Мамкин увидел в сумраке фюзеляжа чьи-то шевельнувшиеся и тут же замершие ноги и у него отлегло на сердце: жив люд, находившийся у него в самолете, жи-ив!
Рогульки штурвала, прилипшие к ладоням, начало сильно потряхивать – У-2 попал в слой плотного, очень сырого воздуха: ну словно бы всадился в полосу плотного дождя. Мамкин, перегнувшись, глянул за борт – что там, внизу?
Внизу по-прежнему спокойно и удручающе медленно проплывали темные кряжистые деревья, ели с высокими макушками, отдельными группками-колками росли понурые березы. Понурость берез была понятна – они еще не проснулись. Мамкин посмотрел на часы – минут через двадцать, если ничего не случится, он должен будет пересечь линию фронта.
Бортовые часы на кукурузнике не работали, их раскурочила случайная пуля, – Мамкин поставил на их место часы танковые, трофейные, – выменял у ребят из БАО – батальона аэродромного обслуживания на бутылку медицинского спирта.
Спирт Мамкин получил на складе для промывки приборов, – на приборах он, конечно, сэкономил, зато часами перед последним вылетом к партизанам обзавелся. До этого он пользовался собственными часами, наручными.
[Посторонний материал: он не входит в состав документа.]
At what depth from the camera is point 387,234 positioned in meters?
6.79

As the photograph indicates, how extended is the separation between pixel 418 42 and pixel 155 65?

Он неожиданно посветлел лицом, улыбнулся. Чему-то своему улыбнулся или кому-то – допустим, Лене Воробьевой, – но нет, он вспомнил смешной говор ефрейтора из БАО, седеющего одессита с кудряшками серых волос, свисающих с ушей, будто сухие, свивающиеся в кудель отростки виноградной лозы.
Речь одессита, не выговаривающего половины букв из алфавита, была очень колоритной. Было много запятых – в два раза больше положенного. Их одессит, как ни странно, тоже научился выговаривать. При этом он отчаянно кривлялся, пучил черные маслиновые глаза и угрожающе посверкивал белками.
За танковые часы он потребовал две бутылки спирта, но второй поллитровки у Мамкина не было. И добыть ее он вряд ли бы где смог, – поэтому одесситу пришлось довольствоваться тем, что у летчика было…
– Хорошо, что у меня поллитровка, а не чекушка, – сказал одесситу Мамкин, сунул в руки газетный сверток, в котором находилась замаскированная бутылка. – Если бы была чекушка, то ты и чекушкой бы довольствовался. Держи!
– Йе-ех, объегорил ты меня, товарищ летчик! – с искренним огорчением произнес одессит.
– Объегорил бы, если б у меня оказалась чекушка… А ты получил поллитровку.
– За чекушку я не отдал бы, – сварливо произнес одессит, но по виду его, по тону голоса было понятно, что отдал бы. Да и выхода иного у него не было.